Text excerpt >>
`culebra.fitness_function.feature_selection.KappaIndex` class¶

class KappaIndex(training_data: Dataset, test_data: Dataset | None = None, test_prop: float | None = None, cv_folds: int | None = None, classifier: ClassifierMixin | None = None)¶

Construct a fitness function.

If test_data are provided, the whole training_data are used to train. Otherwise, if test_prop is provided, training_data are split (stratified) into training and test data each time evaluate() is called and a Monte Carlo cross validation is applied. Finally, if both test_data and test_prop are omitted, a k-fold cross-validation is applied.

Parameters:

training_data (Dataset) – The training dataset
test_data (Dataset, optional) – The test dataset, defaults to None
test_prop (float, optional) – A real value in (0, 1) or None. Defaults to None
cv_folds (int, optional) – The number of folds for k-fold cross-validation. If omitted, DEFAULT_CV_FOLDS is used. Defaults to None
classifier (ClassifierMixin, optional) – The classifier. If set to None, DEFAULT_CLASSIFIER will be used. Defaults to None

Class attributes¶

class culebra.fitness_function.feature_selection.KappaIndex.Fitness¶

Handles the values returned by the evaluate() method within a Solution.

Fitness.weights = (1.0,)¶: Maximizes the validation Kappa index.

Fitness.names = ('Kappa',)¶: Name of the objective.

Fitness.thresholds = [0]¶: Similarity threshold for fitness comparisons.

Class methods¶

classmethod KappaIndex.load_pickle(filename: str) → Base¶

Load a pickled object from a file.

Parameters:

filename (str) – The file name.

Raises:

TypeError – If filename is not a valid file name
ValueError – If the filename extension is not PICKLE_FILE_EXTENSION

classmethod KappaIndex.set_fitness_thresholds(thresholds: float | Sequence[float]) → None¶

Set new fitness thresholds.

Modifies the thresholds of the Fitness objects generated by this fitness function.

Parameters:

thresholds (float or Sequence of float) – The new thresholds. If only a single value is provided, the same threshold will be used for all the objectives. Different thresholds can be provided in a Sequence

Raises:

TypeError – If thresholds is not a real number or a Sequence of real numbers
ValueError – If any threshold is negative

classmethod KappaIndex.get_fitness_objective_threshold(obj_name: str) → None¶

Get the similarity threshold for the given objective.

Work required >>
In the KappaIndex class documentation, what validation method is used when both test_data and test_prop are left out?

Records >>
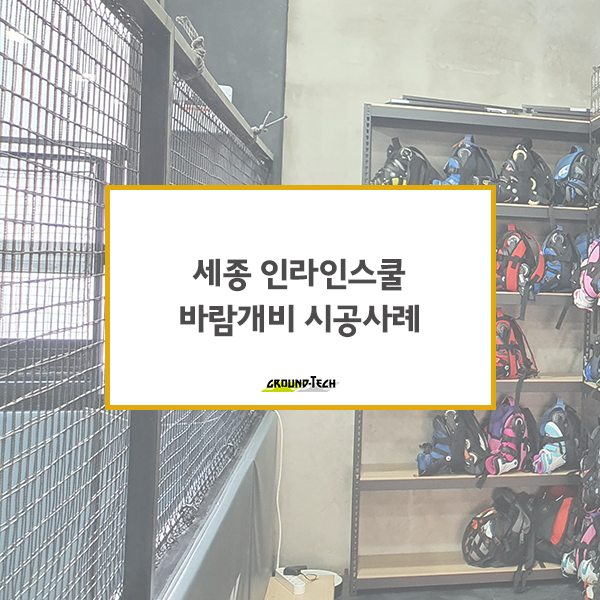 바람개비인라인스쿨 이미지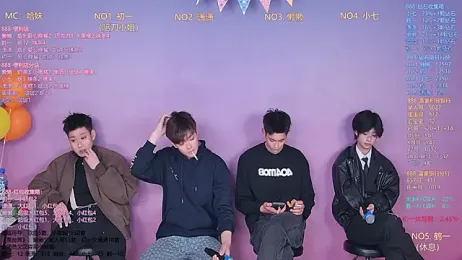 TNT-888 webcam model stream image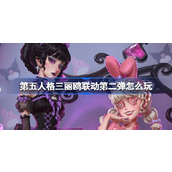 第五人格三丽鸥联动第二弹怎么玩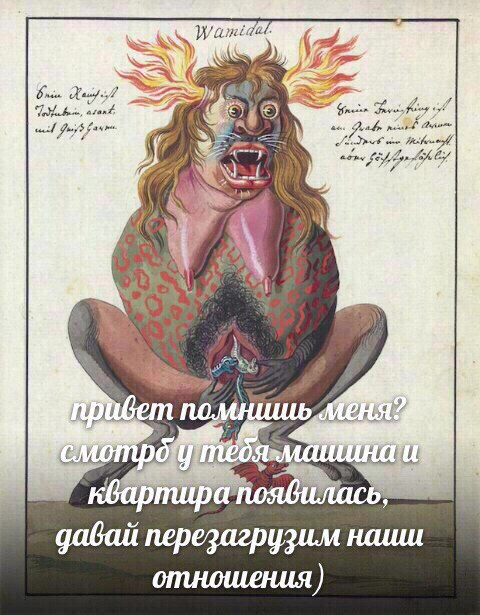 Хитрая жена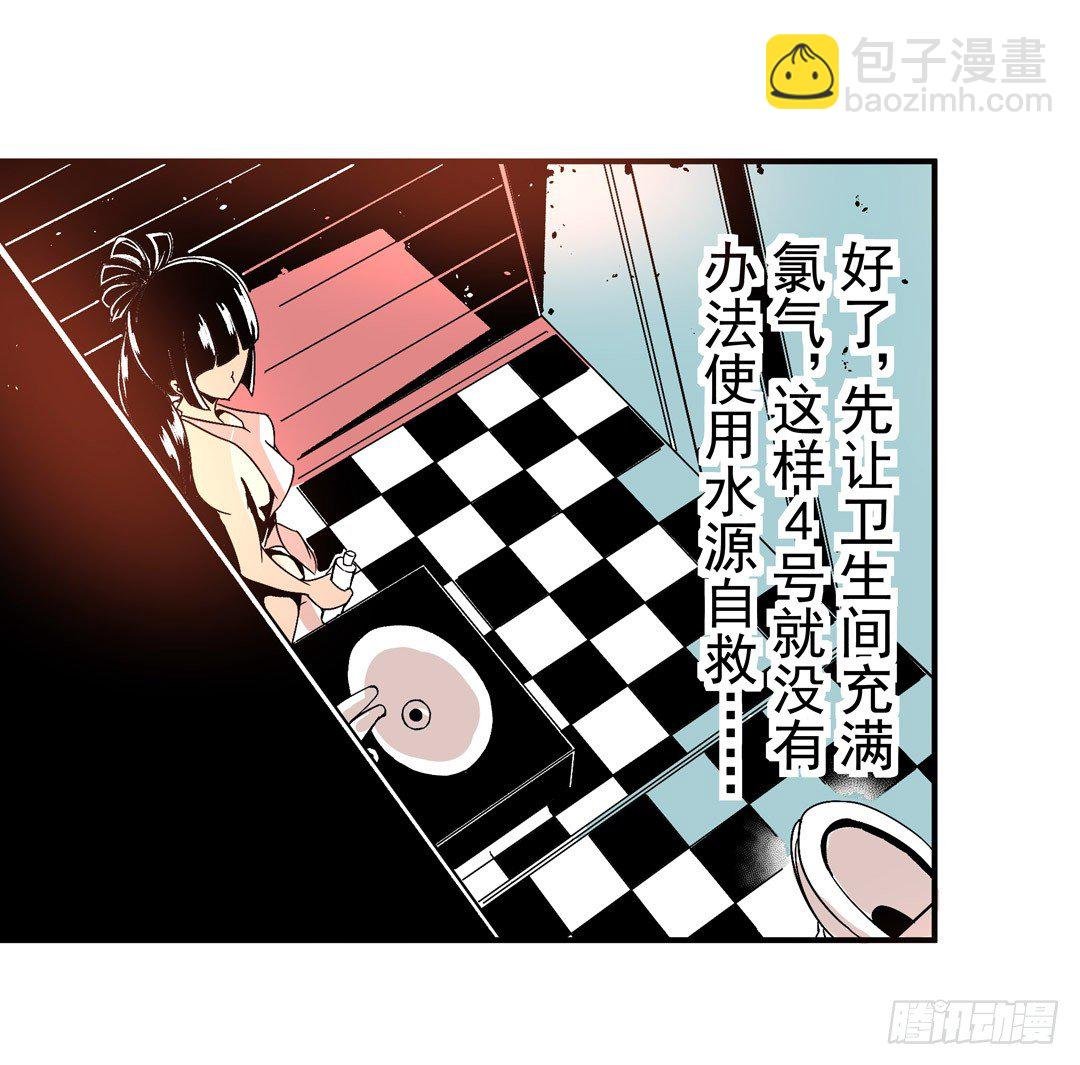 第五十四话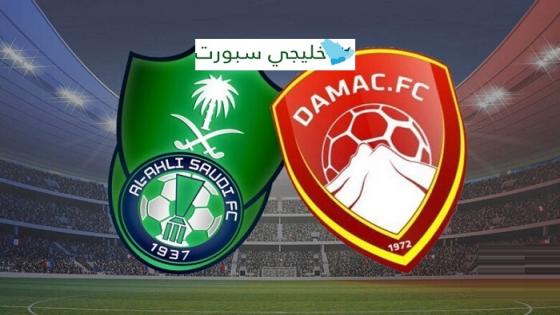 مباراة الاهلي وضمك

==

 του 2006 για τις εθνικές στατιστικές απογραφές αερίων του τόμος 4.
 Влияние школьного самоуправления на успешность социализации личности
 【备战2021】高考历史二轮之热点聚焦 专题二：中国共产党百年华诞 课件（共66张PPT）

Reply >>
A k-fold cross-validation is applied.